D’autant que, à droite et au centre, ils ne sont pas mieux qu’à gauche ! Ils voudraient que le président nomme un premier ministre issu de leurs rangs pour contrer LFI et le NFP qui ne sont pas majoritaires sans se rendre compte que, eux-mêmes, ne le sont pas. De la folie furieuse.

 


Tous ces imbéciles foutent le bordel, n’ont aucune idée de la vraie vie, de la démocratie… Tout ce qu’ils peuvent faire, c’est s’étonner que le RN arrive en tête et qu’ils n’arrivent à sauver les meubles, en évitant l’extrême droite à Matignon, qu’avec des arrangements électoraux (tout à fait normaux mais peu importe). Mais le RN est bien en tête et on ne serait pas surpris que ce qui pousse les électeurs à voter pour eux est un rejet des autres locdus qui nous pompent l’air depuis tant de temps !

 

Maintenant, la priorité, après le bon déroulement des JO (je ne parle pas des aspects sportifs dont je me contre-pignole), est sans doute de trouver un premier ministre. La logique voudrait qu’il vienne du centre du conglomérat qui empêche le RN de faire la loi, à savoir du Parti Socialiste, en gros (les insoumis et autres à gauche, la majorité présidentielle à droite). Alors, l’insipide Olivier Faure se sent pousser des ailes et se voit bien comme futur chef du gouvernement, sans se rendre compte, outre le fait qu’il ne fait pas sérieux, qu’une partie de sa propre formation politique ne peut pas le blairer, justement la part de ce parti qui pourrait aider à trouver des points de convergences avec Renaissance.

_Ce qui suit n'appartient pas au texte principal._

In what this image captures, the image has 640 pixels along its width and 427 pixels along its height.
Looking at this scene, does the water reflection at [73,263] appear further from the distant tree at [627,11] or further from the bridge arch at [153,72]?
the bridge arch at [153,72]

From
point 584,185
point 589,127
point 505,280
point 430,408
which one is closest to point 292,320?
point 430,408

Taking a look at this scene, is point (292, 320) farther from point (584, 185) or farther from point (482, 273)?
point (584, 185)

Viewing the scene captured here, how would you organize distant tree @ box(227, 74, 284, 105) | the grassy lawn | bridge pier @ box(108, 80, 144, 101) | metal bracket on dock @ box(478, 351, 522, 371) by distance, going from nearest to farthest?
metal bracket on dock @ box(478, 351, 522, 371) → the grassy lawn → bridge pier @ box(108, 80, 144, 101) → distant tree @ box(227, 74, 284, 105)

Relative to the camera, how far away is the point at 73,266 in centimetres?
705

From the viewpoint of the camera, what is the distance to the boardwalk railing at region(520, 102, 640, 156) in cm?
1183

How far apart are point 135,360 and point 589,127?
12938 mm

Un de ces jours, le gars Macron va péter une durit et prendre un matignophile issu de la société civile, comme on dit, soit bien loin des considérations partisanes.

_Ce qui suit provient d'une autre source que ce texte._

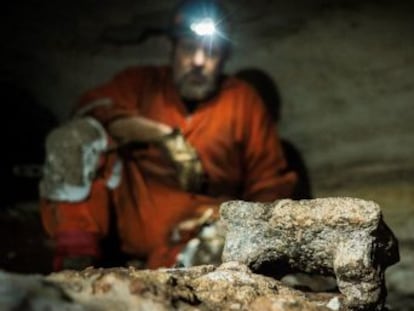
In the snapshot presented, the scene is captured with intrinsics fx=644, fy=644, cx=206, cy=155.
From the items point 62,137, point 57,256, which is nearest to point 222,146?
point 62,137

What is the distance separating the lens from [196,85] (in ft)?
12.1

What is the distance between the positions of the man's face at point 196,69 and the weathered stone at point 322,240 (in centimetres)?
207

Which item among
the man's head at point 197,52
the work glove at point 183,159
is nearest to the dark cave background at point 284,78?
the man's head at point 197,52

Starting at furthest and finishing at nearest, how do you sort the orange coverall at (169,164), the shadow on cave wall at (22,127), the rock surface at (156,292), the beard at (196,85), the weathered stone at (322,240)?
the shadow on cave wall at (22,127) → the beard at (196,85) → the orange coverall at (169,164) → the weathered stone at (322,240) → the rock surface at (156,292)

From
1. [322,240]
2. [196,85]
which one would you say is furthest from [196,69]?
[322,240]

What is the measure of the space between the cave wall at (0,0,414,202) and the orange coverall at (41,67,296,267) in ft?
2.37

Alors, on va lui recommander de nommer quelqu’un comme le populaire Raphaël Glucksmann ou un zozo comme Boris Vallaud, rendu légitime parce qu’il était le président du groupe parlementaire des socialos dans l’ancienne législature.

 

Je veux bien me porter volontaire mais à condition de pouvoir faire le job en télétravail. Au moins, je sais que la priorité suivante est d’assurer le bon fonctionnement de nos institutions et pas de faire des réformes, sans doute nécessaires, mais qui seront annulées au fil des alternances, alternances qui seront rendues de plus en plus fréquentes avec le vote de dimanche dernier.